© JUNGE FREIHEIT Verlag GmbH & Co.  www.jungefreiheit.de    23/01 01. Juni 2001

 
Vom Scharmützel zum Bürgerkrieg
Mazedonien: Die ehemalige jugoslawische Teilrepublik am Abgrund / Am Ende könnte ein Groß-Albanien entstehen
Carl Gustaf Ströhm

Die jüngsten "Frontberichte" aus Mazedonien erinnern – der empfindsame Leser möge verzeihen – in fataler Weise an deutsche Wehrmachtsberichte über den Partisanenkrieg auf dem Balkan in den Jahren 1943/44. Da ist jetzt wie damals von "Mördern", "Banditen" und "Terroristen" die Rede, die es, koste es, was es wolle, auszuschalten gelte. Da werden, hauptsächlich von der mazedonischen Armee, immer neue "Siegesmeldungen" hinausposaunt – aber auf jeden "Sieg" folgt ein neues Aufflammen der Kämpfe.

Jeder militärisch einigermaßen beschlagene Beobachter der Kämpfe zwischen mazedonischer Armee und albanischen "Extremisten" (oder "Freiheitskämpfern"?), weiß, daß es sinnlos ist, mit Kanonen aus dem sicheren Tal in die Bergwände hineinzuschießen, wie das jetzt täglich geschieht. Es ist nämlich leichter, eine Stecknadel im Heuhaufen zu finden, als eine bewegliche, mit dem Gelände vertraute Truppe in den "Schluchten des Balkan" aufzuspüren. Hier gäbe es nur ein wirksames Mittel: Bergrücken für Bergrücken mit Infanterie durchzukämmen. Das aber müßte mit eigenen Verlusten – auch Toten! – bezahlt werden. Dazu sind aber weder die mazedonische Regierung noch erst recht Nato oder Kfor bereit.

Um eigene Verluste zu vermeiden, hat die Kfor-Truppe darauf verzichtet, selber in die bisherige "Pufferzone" zwischen Jugoslawien (Serbien) und dem Kosovo einzumarschieren, um dort die albanischen Freischärler trockenzulegen. Man überließ diese Aufgabe ausgerechnet der jugoslawischen (serbischen) Armee. Das brachte der Nato zwar für den Moment Erleichterung (Vermeidung eigener Verluste), heizte jedoch den Haß zwischen Albanern und Serben noch mehr an. Für diesen Haß aber wird dem Westen so oder so eines Tages die Rechnung präsentiert.
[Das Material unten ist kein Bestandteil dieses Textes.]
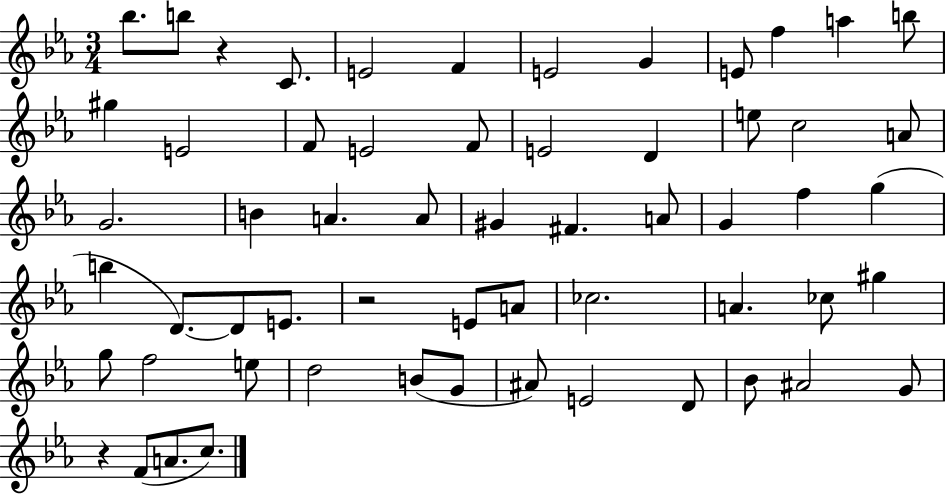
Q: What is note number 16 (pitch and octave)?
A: F4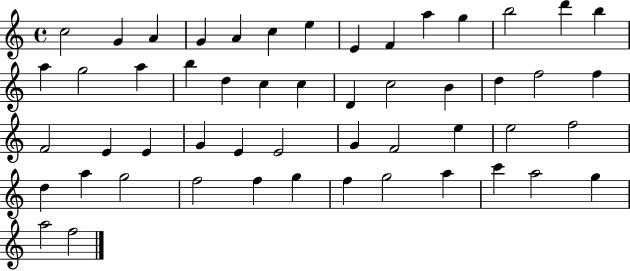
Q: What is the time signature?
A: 4/4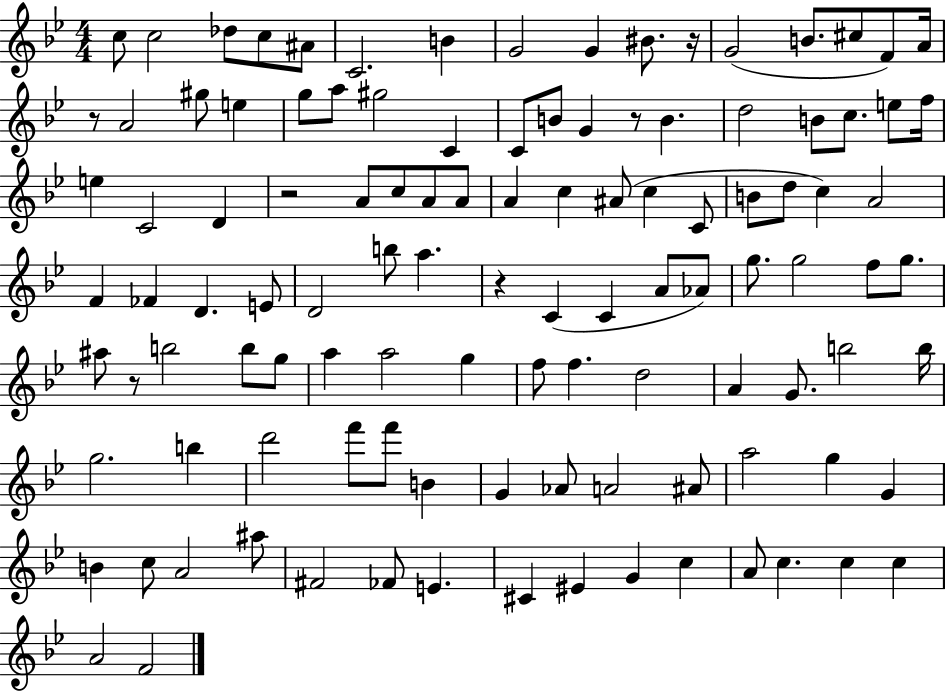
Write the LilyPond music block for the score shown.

{
  \clef treble
  \numericTimeSignature
  \time 4/4
  \key bes \major
  \repeat volta 2 { c''8 c''2 des''8 c''8 ais'8 | c'2. b'4 | g'2 g'4 bis'8. r16 | g'2( b'8. cis''8 f'8) a'16 | \break r8 a'2 gis''8 e''4 | g''8 a''8 gis''2 c'4 | c'8 b'8 g'4 r8 b'4. | d''2 b'8 c''8. e''8 f''16 | \break e''4 c'2 d'4 | r2 a'8 c''8 a'8 a'8 | a'4 c''4 ais'8( c''4 c'8 | b'8 d''8 c''4) a'2 | \break f'4 fes'4 d'4. e'8 | d'2 b''8 a''4. | r4 c'4( c'4 a'8 aes'8) | g''8. g''2 f''8 g''8. | \break ais''8 r8 b''2 b''8 g''8 | a''4 a''2 g''4 | f''8 f''4. d''2 | a'4 g'8. b''2 b''16 | \break g''2. b''4 | d'''2 f'''8 f'''8 b'4 | g'4 aes'8 a'2 ais'8 | a''2 g''4 g'4 | \break b'4 c''8 a'2 ais''8 | fis'2 fes'8 e'4. | cis'4 eis'4 g'4 c''4 | a'8 c''4. c''4 c''4 | \break a'2 f'2 | } \bar "|."
}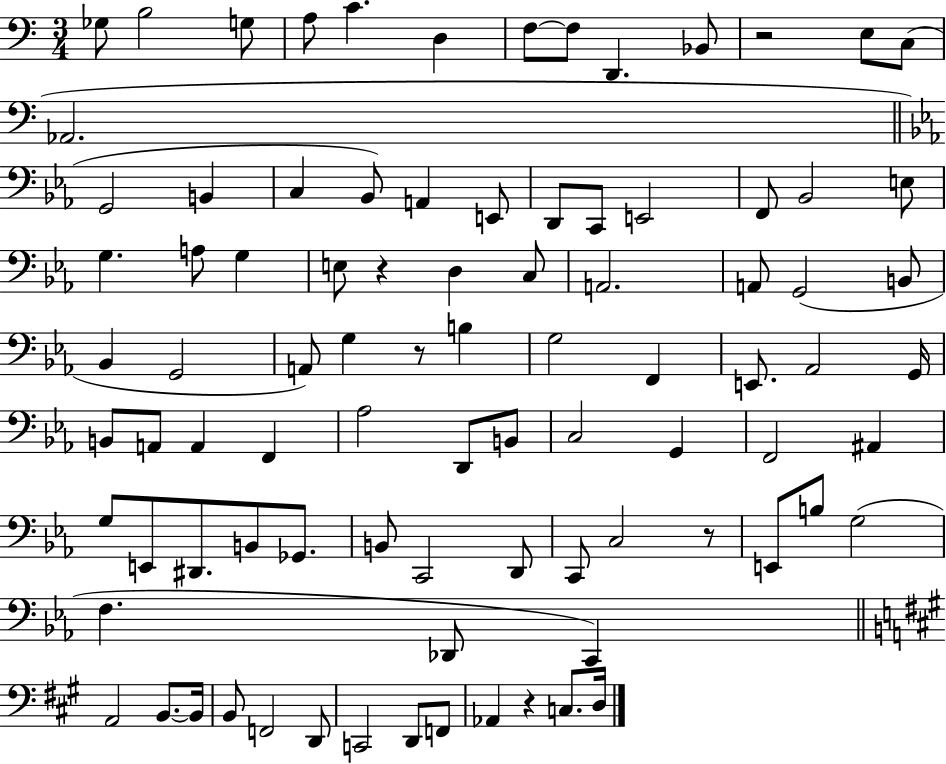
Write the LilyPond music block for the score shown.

{
  \clef bass
  \numericTimeSignature
  \time 3/4
  \key c \major
  ges8 b2 g8 | a8 c'4. d4 | f8~~ f8 d,4. bes,8 | r2 e8 c8( | \break aes,2. | \bar "||" \break \key ees \major g,2 b,4 | c4 bes,8) a,4 e,8 | d,8 c,8 e,2 | f,8 bes,2 e8 | \break g4. a8 g4 | e8 r4 d4 c8 | a,2. | a,8 g,2( b,8 | \break bes,4 g,2 | a,8) g4 r8 b4 | g2 f,4 | e,8. aes,2 g,16 | \break b,8 a,8 a,4 f,4 | aes2 d,8 b,8 | c2 g,4 | f,2 ais,4 | \break g8 e,8 dis,8. b,8 ges,8. | b,8 c,2 d,8 | c,8 c2 r8 | e,8 b8 g2( | \break f4. des,8 c,4) | \bar "||" \break \key a \major a,2 b,8.~~ b,16 | b,8 f,2 d,8 | c,2 d,8 f,8 | aes,4 r4 c8. d16 | \break \bar "|."
}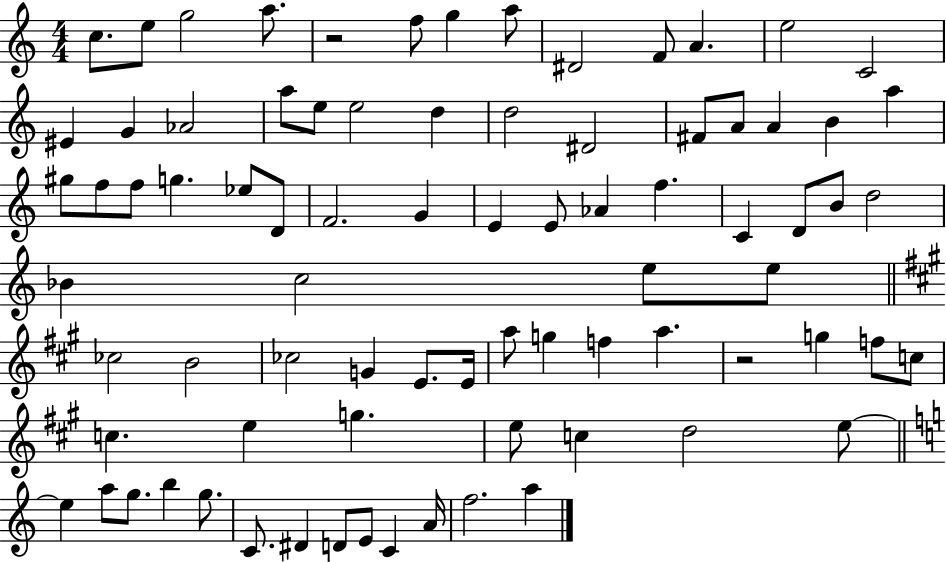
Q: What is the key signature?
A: C major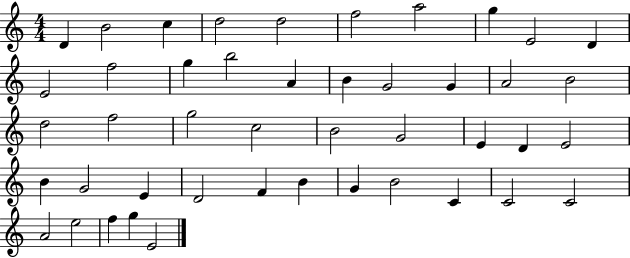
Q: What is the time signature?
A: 4/4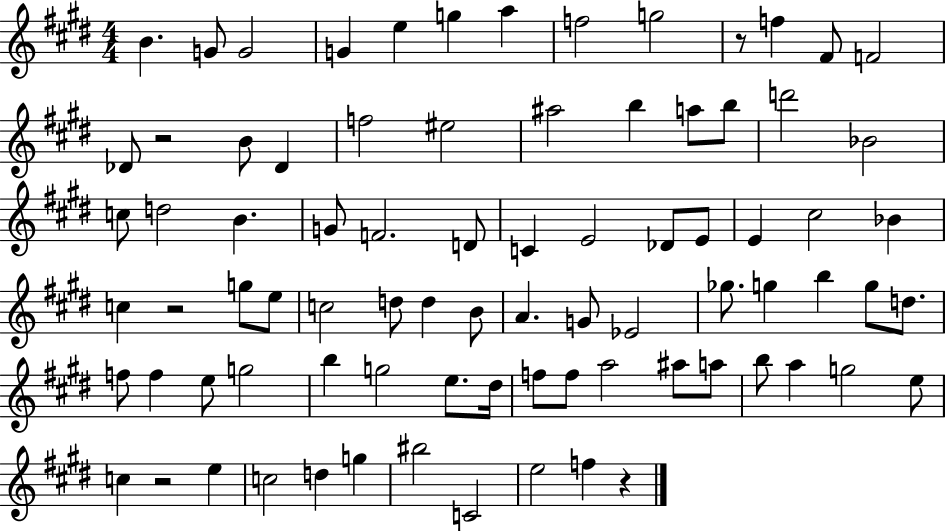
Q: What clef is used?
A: treble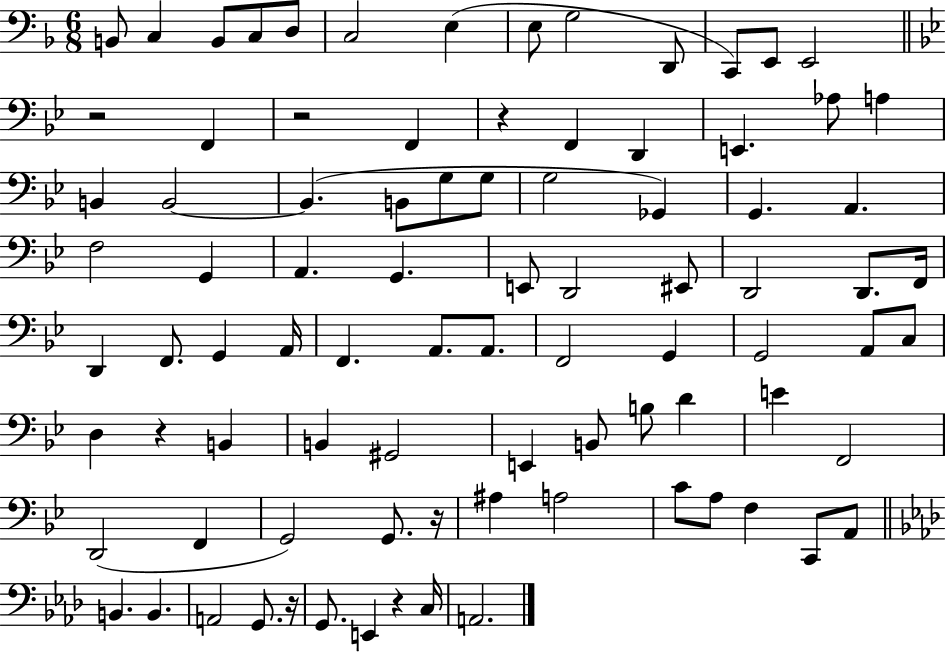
{
  \clef bass
  \numericTimeSignature
  \time 6/8
  \key f \major
  b,8 c4 b,8 c8 d8 | c2 e4( | e8 g2 d,8 | c,8) e,8 e,2 | \break \bar "||" \break \key bes \major r2 f,4 | r2 f,4 | r4 f,4 d,4 | e,4. aes8 a4 | \break b,4 b,2~~ | b,4.( b,8 g8 g8 | g2 ges,4) | g,4. a,4. | \break f2 g,4 | a,4. g,4. | e,8 d,2 eis,8 | d,2 d,8. f,16 | \break d,4 f,8. g,4 a,16 | f,4. a,8. a,8. | f,2 g,4 | g,2 a,8 c8 | \break d4 r4 b,4 | b,4 gis,2 | e,4 b,8 b8 d'4 | e'4 f,2 | \break d,2( f,4 | g,2) g,8. r16 | ais4 a2 | c'8 a8 f4 c,8 a,8 | \break \bar "||" \break \key aes \major b,4. b,4. | a,2 g,8. r16 | g,8. e,4 r4 c16 | a,2. | \break \bar "|."
}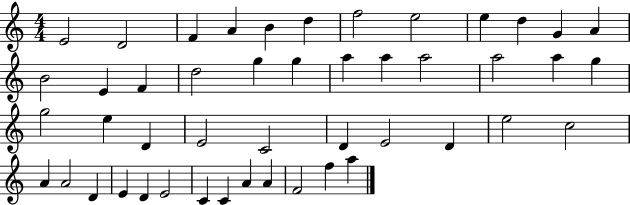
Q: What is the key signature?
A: C major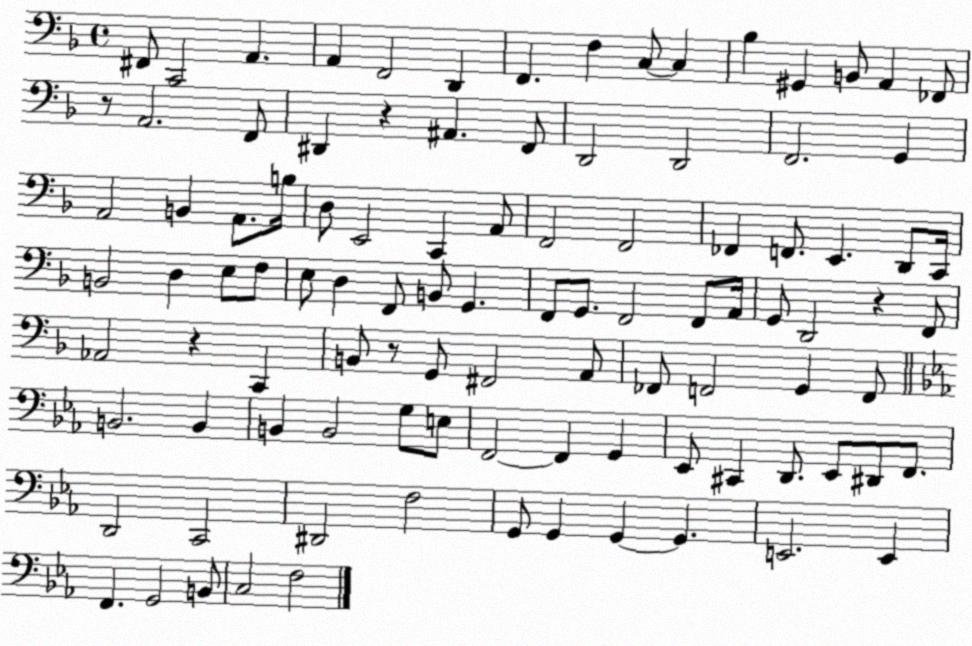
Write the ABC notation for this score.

X:1
T:Untitled
M:4/4
L:1/4
K:F
^F,,/2 C,,2 A,, A,, F,,2 D,, F,, F, C,/2 C, _B, ^G,, B,,/2 A,, _F,,/2 z/2 A,,2 F,,/2 ^D,, z ^A,, F,,/2 D,,2 D,,2 F,,2 G,, A,,2 B,, A,,/2 B,/4 D,/2 E,,2 C,, A,,/2 F,,2 F,,2 _F,, F,,/2 E,, D,,/2 C,,/4 B,,2 D, E,/2 F,/2 E,/2 D, F,,/2 B,,/2 G,, F,,/2 G,,/2 F,,2 F,,/2 A,,/4 G,,/2 D,,2 z F,,/2 _A,,2 z C,, B,,/2 z/2 G,,/2 ^F,,2 A,,/2 _F,,/2 F,,2 G,, F,,/2 B,,2 B,, B,, B,,2 G,/2 E,/2 F,,2 F,, G,, _E,,/2 ^C,, D,,/2 _E,,/2 ^D,,/2 F,,/2 D,,2 C,,2 ^D,,2 F,2 G,,/2 G,, G,, G,, E,,2 E,, F,, G,,2 B,,/2 C,2 F,2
Der außenpolitische EU-Beauftragte Javier Solana lieferte in Skopje einen Beitrag von unfreiwilliger Komik, als er – ein trefflicher Beschwichtigungsrat – den "guten Willen" aller am Konflikt Beteiligten betonte, gleichzeitig aber zugab, daß "immer noch einige Differenzen bestünden". Inzwischen steht die auf westlichen Druck zustande gekommene mazedonische "Regierung der Nationalen Einheit" vor dem Zerfall. Die beiden Albanerparteien in der Regierung haben – offenbar mit Billigung des OSZE-Botschafters Robert Prowick – mit den UÇK-Rebellen verhandelt. Der Amerikaner mußte deshalb Mazedonien Hals über Kopf verlassen, und der mazedonische Premier Ljupco Georgijevski erklärte, man werde das Freischärlerproblem mit "militärischen Mitteln" lösen. Innenminister Ljube Borkowski bezeichnete den Konflikt gar als eine "aus den Kosovo importierte Krise mit kriminellem Hintergrund".

Das allerdings ist viel zu kurz gegriffen. Die jungen Albaner, die in den Bergen gegen die slawischen Mazedonier kämpfen, sind offenbar keine Landfremden, sondern entstammen der albanischen Volksgruppe aus Mazedonien. Wenn jetzt die Armee die von Albanern besiedelten Bergdörfer systematisch zusammenschießt, dann verhilft sie damit den "albanischen Extremisten" zu neuem Zulauf: die jungen Albaner, die sehen, wie die Häuser ihrer Landsleute – und womöglich ihrer eigenen Familie – in Flammen aufgehen, haben ein starkes Motiv, zu den Waffen zu greifen.

Hinzu kommt, daß es unter den Albanern ein Heer von Hunderttausenden junger Arbeitsloser gibt, die keine zivile Zukunftsperspektive haben. Man kann sie als Banditen und Kriminelle beschimpfen – aber damit ist das Problem nicht gelöst.